Le visage de Ling Mo Han se glaça et l’aura glaciale qui émanait de lui commençait à s’amplifier dangereusement. Pourtant, le petit mendiant qui s’accrochait à sa jambe ne relâchait pas sa prise d’un pouce. Après avoir tenté plusieurs autres mouvements de va-et-vient pour le dégager, il y renonça toujours. Quand il tendit la main pour décrocher le petit miséreux, celui-ci poussa soudain un cri aigu et se cramponna avec une vigueur accrue, son visage heurtant même un point sensible situé entre ses cuisses. Tout son corps se contracta instantanément, son visage s’assombrit aussitôt.
« Jamais de la vie ! À moins que tu acceptes de m’emmener avec toi. »
Agrippée sans la moindre pudeur à la jambe de l’homme, et ignorant totalement que son crâne frottait contre une zone particulièrement sensible, elle laissait monter en elle une satisfaction muette. Si l’oncle affichait effectivement une certaine froideur dans le geste, il se révélait par chance uniquement verbalement sévère, semblant plutôt réticent à employer ses techniques contre un simple roturier qui ne pratiquait nullement la cultivation.
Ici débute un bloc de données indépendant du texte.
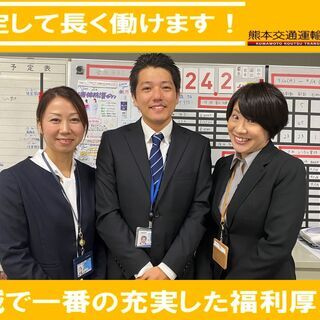 ダスキンヘルスレント熊本ステーション　業務スタッフ急募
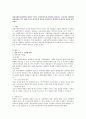 집단사회복지실천에서 집단의 구성시 고려되어야 할 사항들을 정리하고 그에 따라 바람직한 실천결과를 얻기 위해 우선시 되어야 할 점들을 무엇이라고 생각하는지 본인의 의견을 피력하시오. [집단사회복지실천] 1페이지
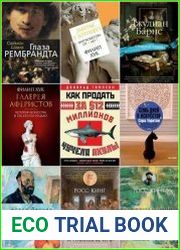 Серия "Арт-книга" в 35 книгах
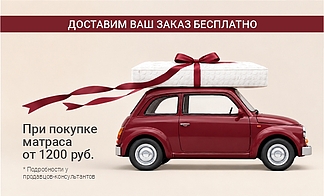 Акция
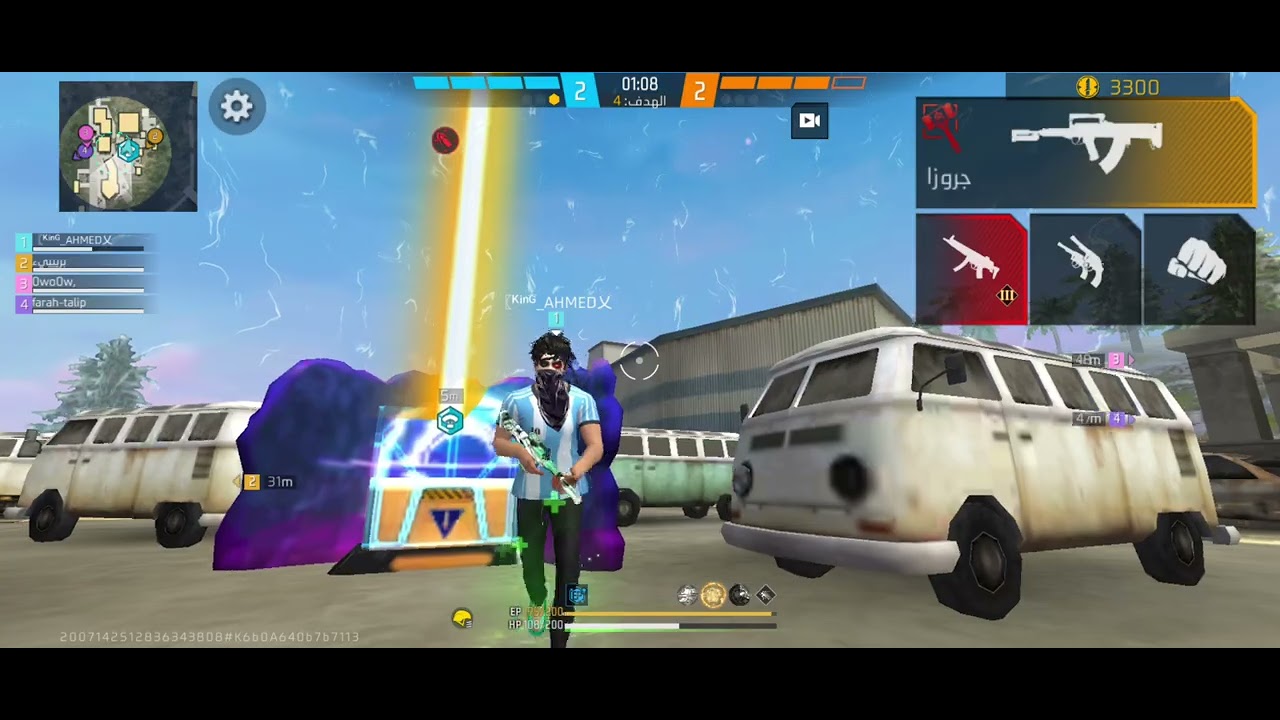 جيم اسطوري 🔥🔥🔥🔥🔥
Maîtrisant tant bien que mal le désir impérieux de mettre fin à cette nuisance, Ling Mo Han inspira profondément avant de trancher : « Lâche prise ! Je te permettrai de m’accompagner ! »
« Snif… Beau-frère, je savais que tu ne m’abandonnerais pas ! » Elle passa un doigt nerveux sur ses yeux parfaitement secs, qui n’avaient jamais été humides, puis se hissa vivement sur pied. Apercevant que l’homme tournait déjà les talons pour s’éloigner, elle s’élança sans délai pour le suivre.
Devant l’écart grandissant qui les séparait, les prunelles de Feng Jiu étincelèrent et un sourire aux lèvres naquit discrètement. De là venait donc sa facilité à accepter qu’elle le suive. En réalité, son plan était-il simplement de la semer en cours de route ?
Heureusement pour elle, il s’était lourdement trompé. Il était absolument impossible qu’elle ne puisse pas conserver le même pas ! Pourvu qu’elle atteigne les portes de la Cité de Da Lang, elle devait demeurer à ses côtés. Cet homme possédait une origine trop prestigieuse pour être ordinaire ; en suivant ses traces, les sentinelles n’oseraient sûrement pas interférer.
« Beau-frère ! Attends-moi, je ne peux pas suivre ! Beau-frère… » Elle trotta derrière lui, assez lentement, mais dès qu’elle remarqua qu’il fonçait droit vers les portes citadines, un souffle de joie lui gonfla la poitrine et elle pressa le pas pour le rejoindre.
Le pas de Ling Mo Han vacilla, et il reporta brièvement son regard en arrière. Il aperçut la petite main écorchée du mendiant qui tirait nerveusement sur une manche de sa robe. D’un mouvement sec du poignet, il chassa cette main envahissante et reprit son chemin, allongeant désormais ses enjambées.
« Beau-frère ! Beau-frère, ne te fâche pas contre moi, je promets de ne plus toucher à ta robe dorénavant… Beau-frère ! »
Tandis qu’elle avançait d’un pas léger en lançant ces appels plaintifs, elle remarqua du coin de l’œil que les sentinelles postées aux portes citadines se raidissaient brusquement en reconnaissant l’homme qui précédait la fillette, abaissant aussitôt la tête en signe de déférence. Celles qui s’avançaient jusque-là droit sur elle gelèrent net sur place en l’entendant nommer cet homme « beau-frère », leur mine perplexe étudiant discrètement la paire.